## WHAT THE EXERCISE ASKS
Please print every record below exactly as it reads.

Dataset entries
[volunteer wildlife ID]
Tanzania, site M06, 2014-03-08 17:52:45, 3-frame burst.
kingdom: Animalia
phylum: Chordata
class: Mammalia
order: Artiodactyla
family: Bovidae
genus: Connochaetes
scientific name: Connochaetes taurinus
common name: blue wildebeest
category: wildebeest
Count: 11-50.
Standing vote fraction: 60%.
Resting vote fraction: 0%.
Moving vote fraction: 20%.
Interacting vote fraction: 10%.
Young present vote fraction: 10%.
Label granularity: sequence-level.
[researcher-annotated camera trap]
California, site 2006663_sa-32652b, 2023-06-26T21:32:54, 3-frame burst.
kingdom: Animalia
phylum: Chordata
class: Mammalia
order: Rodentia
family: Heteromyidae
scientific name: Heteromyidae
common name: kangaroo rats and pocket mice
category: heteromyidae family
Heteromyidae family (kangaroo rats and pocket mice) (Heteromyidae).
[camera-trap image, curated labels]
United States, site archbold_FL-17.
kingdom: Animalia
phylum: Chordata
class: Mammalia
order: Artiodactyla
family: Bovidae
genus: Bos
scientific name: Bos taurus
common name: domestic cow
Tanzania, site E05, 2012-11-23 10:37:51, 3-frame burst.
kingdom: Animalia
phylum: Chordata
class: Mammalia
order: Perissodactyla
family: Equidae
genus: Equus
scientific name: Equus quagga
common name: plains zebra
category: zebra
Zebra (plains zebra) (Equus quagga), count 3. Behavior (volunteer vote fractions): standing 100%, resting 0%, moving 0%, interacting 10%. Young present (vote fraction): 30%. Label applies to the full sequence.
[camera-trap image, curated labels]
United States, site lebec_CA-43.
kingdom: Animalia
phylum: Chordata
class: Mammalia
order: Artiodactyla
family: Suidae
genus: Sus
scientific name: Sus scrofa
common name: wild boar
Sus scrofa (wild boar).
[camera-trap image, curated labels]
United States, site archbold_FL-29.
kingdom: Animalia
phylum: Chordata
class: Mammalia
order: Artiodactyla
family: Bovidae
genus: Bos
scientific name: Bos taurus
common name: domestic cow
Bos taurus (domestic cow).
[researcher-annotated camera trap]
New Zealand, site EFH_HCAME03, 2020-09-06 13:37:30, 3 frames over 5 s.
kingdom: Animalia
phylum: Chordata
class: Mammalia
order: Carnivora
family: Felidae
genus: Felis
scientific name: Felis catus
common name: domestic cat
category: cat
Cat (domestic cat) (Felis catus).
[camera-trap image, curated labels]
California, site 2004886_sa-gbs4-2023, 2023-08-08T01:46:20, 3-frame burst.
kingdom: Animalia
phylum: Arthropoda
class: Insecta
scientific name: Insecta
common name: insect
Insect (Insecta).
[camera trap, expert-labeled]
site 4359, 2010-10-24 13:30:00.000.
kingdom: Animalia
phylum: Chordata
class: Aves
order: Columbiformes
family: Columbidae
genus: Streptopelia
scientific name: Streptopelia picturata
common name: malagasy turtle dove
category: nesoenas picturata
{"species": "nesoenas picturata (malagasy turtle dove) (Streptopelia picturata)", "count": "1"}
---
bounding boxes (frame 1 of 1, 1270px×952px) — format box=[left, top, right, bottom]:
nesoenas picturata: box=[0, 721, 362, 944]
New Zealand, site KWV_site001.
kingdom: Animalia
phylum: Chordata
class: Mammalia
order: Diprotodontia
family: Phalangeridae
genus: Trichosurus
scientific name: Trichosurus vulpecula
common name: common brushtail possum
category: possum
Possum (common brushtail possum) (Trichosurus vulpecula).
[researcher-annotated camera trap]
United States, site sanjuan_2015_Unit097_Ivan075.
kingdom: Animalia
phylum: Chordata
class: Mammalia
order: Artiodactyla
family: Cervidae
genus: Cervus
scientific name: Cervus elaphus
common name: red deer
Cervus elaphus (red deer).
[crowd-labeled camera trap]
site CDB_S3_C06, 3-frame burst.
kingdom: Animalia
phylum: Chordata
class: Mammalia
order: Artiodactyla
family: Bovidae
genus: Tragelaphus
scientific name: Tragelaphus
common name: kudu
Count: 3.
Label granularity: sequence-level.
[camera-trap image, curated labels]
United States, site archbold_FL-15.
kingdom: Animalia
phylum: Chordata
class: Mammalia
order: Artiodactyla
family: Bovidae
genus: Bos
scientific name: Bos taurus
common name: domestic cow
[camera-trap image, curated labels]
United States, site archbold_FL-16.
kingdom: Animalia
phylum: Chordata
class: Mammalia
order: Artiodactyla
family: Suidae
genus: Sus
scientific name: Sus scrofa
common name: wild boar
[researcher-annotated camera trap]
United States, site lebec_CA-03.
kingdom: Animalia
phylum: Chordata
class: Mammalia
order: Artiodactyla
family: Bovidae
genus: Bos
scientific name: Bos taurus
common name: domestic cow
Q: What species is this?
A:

## OUTPUT FOR THIS EXERCISE
[volunteer wildlife ID]
Tanzania, site M06, 2014-03-08 17:52:45, 3-frame burst.
kingdom: Animalia
phylum: Chordata
class: Mammalia
order: Artiodactyla
family: Bovidae
genus: Connochaetes
scientific name: Connochaetes taurinus
common name: blue wildebeest
category: wildebeest
Count: 11-50.
Standing vote fraction: 60%.
Resting vote fraction: 0%.
Moving vote fraction: 20%.
Interacting vote fraction: 10%.
Young present vote fraction: 10%.
Label granularity: sequence-level.
[researcher-annotated camera trap]
California, site 2006663_sa-32652b, 2023-06-26T21:32:54, 3-frame burst.
kingdom: Animalia
phylum: Chordata
class: Mammalia
order: Rodentia
family: Heteromyidae
scientific name: Heteromyidae
common name: kangaroo rats and pocket mice
category: heteromyidae family
Heteromyidae family (kangaroo rats and pocket mice) (Heteromyidae).
[camera-trap image, curated labels]
United States, site archbold_FL-17.
kingdom: Animalia
phylum: Chordata
class: Mammalia
order: Artiodactyla
family: Bovidae
genus: Bos
scientific name: Bos taurus
common name: domestic cow
Tanzania, site E05, 2012-11-23 10:37:51, 3-frame burst.
kingdom: Animalia
phylum: Chordata
class: Mammalia
order: Perissodactyla
family: Equidae
genus: Equus
scientific name: Equus quagga
common name: plains zebra
category: zebra
Zebra (plains zebra) (Equus quagga), count 3. Behavior (volunteer vote fractions): standing 100%, resting 0%, moving 0%, interacting 10%. Young present (vote fraction): 30%. Label applies to the full sequence.
[camera-trap image, curated labels]
United States, site lebec_CA-43.
kingdom: Animalia
phylum: Chordata
class: Mammalia
order: Artiodactyla
family: Suidae
genus: Sus
scientific name: Sus scrofa
common name: wild boar
Sus scrofa (wild boar).
[camera-trap image, curated labels]
United States, site archbold_FL-29.
kingdom: Animalia
phylum: Chordata
class: Mammalia
order: Artiodactyla
family: Bovidae
genus: Bos
scientific name: Bos taurus
common name: domestic cow
Bos taurus (domestic cow).
[researcher-annotated camera trap]
New Zealand, site EFH_HCAME03, 2020-09-06 13:37:30, 3 frames over 5 s.
kingdom: Animalia
phylum: Chordata
class: Mammalia
order: Carnivora
family: Felidae
genus: Felis
scientific name: Felis catus
common name: domestic cat
category: cat
Cat (domestic cat) (Felis catus).
[camera-trap image, curated labels]
California, site 2004886_sa-gbs4-2023, 2023-08-08T01:46:20, 3-frame burst.
kingdom: Animalia
phylum: Arthropoda
class: Insecta
scientific name: Insecta
common name: insect
Insect (Insecta).
[camera trap, expert-labeled]
site 4359, 2010-10-24 13:30:00.000.
kingdom: Animalia
phylum: Chordata
class: Aves
order: Columbiformes
family: Columbidae
genus: Streptopelia
scientific name: Streptopelia picturata
common name: malagasy turtle dove
category: nesoenas picturata
{"species": "nesoenas picturata (malagasy turtle dove) (Streptopelia picturata)", "count": "1"}
---
bounding boxes (frame 1 of 1, 1270px×952px) — format box=[left, top, right, bottom]:
nesoenas picturata: box=[0, 721, 362, 944]
New Zealand, site KWV_site001.
kingdom: Animalia
phylum: Chordata
class: Mammalia
order: Diprotodontia
family: Phalangeridae
genus: Trichosurus
scientific name: Trichosurus vulpecula
common name: common brushtail possum
category: possum
Possum (common brushtail possum) (Trichosurus vulpecula).
[researcher-annotated camera trap]
United States, site sanjuan_2015_Unit097_Ivan075.
kingdom: Animalia
phylum: Chordata
class: Mammalia
order: Artiodactyla
family: Cervidae
genus: Cervus
scientific name: Cervus elaphus
common name: red deer
Cervus elaphus (red deer).
[crowd-labeled camera trap]
site CDB_S3_C06, 3-frame burst.
kingdom: Animalia
phylum: Chordata
class: Mammalia
order: Artiodactyla
family: Bovidae
genus: Tragelaphus
scientific name: Tragelaphus
common name: kudu
Count: 3.
Label granularity: sequence-level.
[camera-trap image, curated labels]
United States, site archbold_FL-15.
kingdom: Animalia
phylum: Chordata
class: Mammalia
order: Artiodactyla
family: Bovidae
genus: Bos
scientific name: Bos taurus
common name: domestic cow
[camera-trap image, curated labels]
United States, site archbold_FL-16.
kingdom: Animalia
phylum: Chordata
class: Mammalia
order: Artiodactyla
family: Suidae
genus: Sus
scientific name: Sus scrofa
common name: wild boar
[researcher-annotated camera trap]
United States, site lebec_CA-03.
kingdom: Animalia
phylum: Chordata
class: Mammalia
order: Artiodactyla
family: Bovidae
genus: Bos
scientific name: Bos taurus
common name: domestic cow
Q: What species is this?
A:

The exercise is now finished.